Section 65. Limit to imprisonment for nonpayment of fine, when imprisonment and fine awardableThe term for which the Court directs the offender to be imprisoned in default of payment of a fine shall not exceed onefourth of the term of imprisonment which is the maximum fixed for the offence, if the offence be punishable with imprisonment as well as fine.
Section 68. Imprisonment to terminate on payment of fine.The imprisonment which is imposed in default of payment of a fine shall terminate when ever that fine is either paid or levied by process of law."
11. A cumulative study of the aforementioned provision of Cr.P.C. , I.P.C. and Jail Manual makes it abundantly clear that where the convict is undergoing sentence of imprisonment for life and during the said period he is further imposed another sentence in another case then such subsequent sentence shall start running from the date of his conviction. But the sentence which has been awarded in default of payment of fine shall run only after the completion of the earlier substantive sentence.

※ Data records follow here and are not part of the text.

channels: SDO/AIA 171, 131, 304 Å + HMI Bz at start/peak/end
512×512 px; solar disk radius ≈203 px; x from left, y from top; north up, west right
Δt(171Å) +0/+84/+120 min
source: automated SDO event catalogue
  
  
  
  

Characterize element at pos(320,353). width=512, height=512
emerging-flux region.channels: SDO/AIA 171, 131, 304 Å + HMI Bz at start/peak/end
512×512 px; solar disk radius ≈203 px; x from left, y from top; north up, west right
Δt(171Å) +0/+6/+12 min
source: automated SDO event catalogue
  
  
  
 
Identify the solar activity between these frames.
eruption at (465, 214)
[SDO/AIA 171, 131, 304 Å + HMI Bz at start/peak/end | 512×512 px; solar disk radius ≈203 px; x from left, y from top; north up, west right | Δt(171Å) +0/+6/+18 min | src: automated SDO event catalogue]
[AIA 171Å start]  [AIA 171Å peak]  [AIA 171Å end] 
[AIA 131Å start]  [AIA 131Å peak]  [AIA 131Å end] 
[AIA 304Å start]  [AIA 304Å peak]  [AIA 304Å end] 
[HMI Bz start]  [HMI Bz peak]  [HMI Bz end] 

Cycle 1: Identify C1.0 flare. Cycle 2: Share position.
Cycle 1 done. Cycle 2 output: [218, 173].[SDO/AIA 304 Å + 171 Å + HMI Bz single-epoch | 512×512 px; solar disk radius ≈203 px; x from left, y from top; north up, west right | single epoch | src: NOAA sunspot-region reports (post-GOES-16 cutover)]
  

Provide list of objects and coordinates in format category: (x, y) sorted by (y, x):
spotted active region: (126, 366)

12. In the facts of this case, the appellant was already undergoing sentence of imprisonment of life in a murder case, therefore, the substantive sentence start running from the date of his conviction in this case, and he has already served out his sentence but he will have to serve out the sentence which has been imposed on him in default of payment of fine. The sentence imposed upon the appellant by the Trial Court is the minimum that could have been awarded under section 3 of the Act. Only seven days imprisonment has been awarded in default of payment of fine and it can not be said to be disproportionate or excessive rather it is on much lower side.
13. In view of the aforesaid provision there is no illegality in the detention of the appellant. The appellant will have to serve out the period which he has to undergo in default of payment and fine after he has served out the substantial sentence in the case in which he has been convicted. Keeping in view the criminal history of the appellant he does not deserve any sympathy of the Court.
14. Accordingly this appeal has absolutely no force and deserves to be dismissed and is accordingly dismissed.
15. Office is directed to send back the Lower Court Record without delay, as the trial of other coaccused persons appears to be still pending.